08/06/2010

A Home Affairs Editor who could have been refused a job

I've always liked Steven Poole's Unspeak. I'd have liked to have done something similar, but I am neither as clear a writer nor as clever a dude.

I was reminded of Unspeak when I saw James Slack's 'British jobs for migrant workers: Figures ridicule Labour's employment pledge' in yesterday's Mail. (If that headline looks familiar, it's probably because you saw the almost identical 'British jobs for foreign workers: Experts reveal 70% of new jobs taken by migrants' at the top of Slack's similar story last July).



We now seem to have a new term to describe people who were born outside the EU who come to work in the UK. The article opens:
More than 1.1million jobs - half the total created under Labour - were taken by immigrants who could have been refused work permits, it emerged last night.
'Immigrants who could have been refused work permits'. How remiss of the government not to refuse them, since it could have.

What an ugly little shift in emphasis. Every person who has come to work in the UK from outside the EU is now someone who could have been turned away, a phrase that implies that every last one of them is surplus to requirements.

This is, of course, the impression Slack is striving for in this article, with his focusing on how many 'British' people were out of work and left the job market in this period. Of course, he doesn't say how many filled jobs we in the UK have a shortage of qualified people for, or how many of 'the number of Britons in employment' which 'tumbled by more than 400,000' left the job market because of retirement, but he does give us a nifty little figure to show how much the UK born share of the total number of people in employment has dropped.

As those of you who have ever read most of the stuff I've ever written about James Slack will probably be suspecting right about now, he's left out one (well, at least one) very important detail.

In Jan-Mar 1997 (from August 2008's Quarterly LFS survey Migrant Worker estimates), 73.1% of the UK born population was in work.

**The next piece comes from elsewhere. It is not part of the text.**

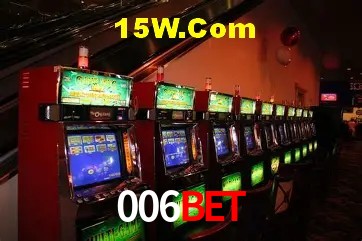 Estatísticas do Jogo 006Bet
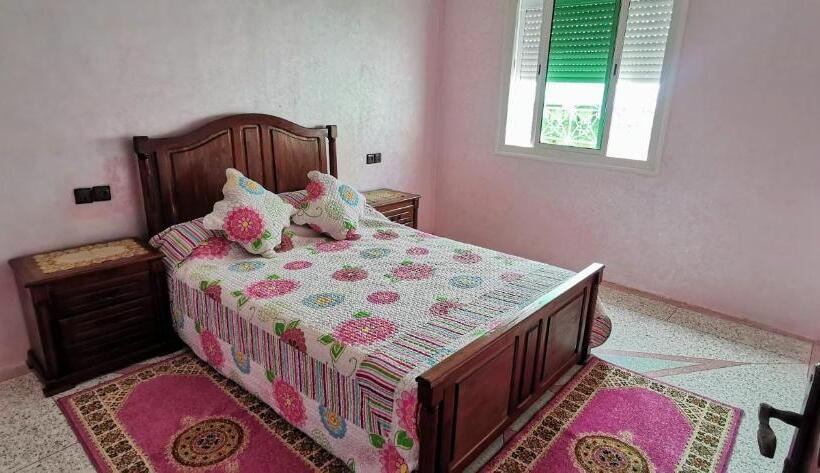 اتاق استاندارد, Gite El Menzeh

What's figure after a recession and all these people who could have been turned away were 'handed out' wortk permits? In Jan-Mar 2010 (according to May 2010's Labour Market Statistics), it was 72.7%. That's a drop of 0.4%. The margin of error in these calculations is - wait for it - 0.4%. This change is completely statistically insignificant. Which is, of course, why the article focuses only on the drop in the total number of UK born people in work and the percentage of the total number people in work the UK born represent.

Slack has also used his old tricks of pretending something old (the availability of data outlining how much of the workforce comes from outside the EU) is a shocking new revelation, referring to 'House of Commons Library research' as if the Commons Library did anything other than look at pre-existing ONS figures and acting as though something Gordon Brown said in 2007 couldhave affected anything happening for a decade previously. And that's on top of offering a strawman definition of what Brown's already horrible 'British jobs for British workers' speech actually meant.

Along with the cherry picking of data and presenting it in a misleading way, this is pretty standard Daily Mail territory.

But something about adding the new 'immigrants who could have been refused work permits' definition of people who may be doing vital work makes my skin crawl.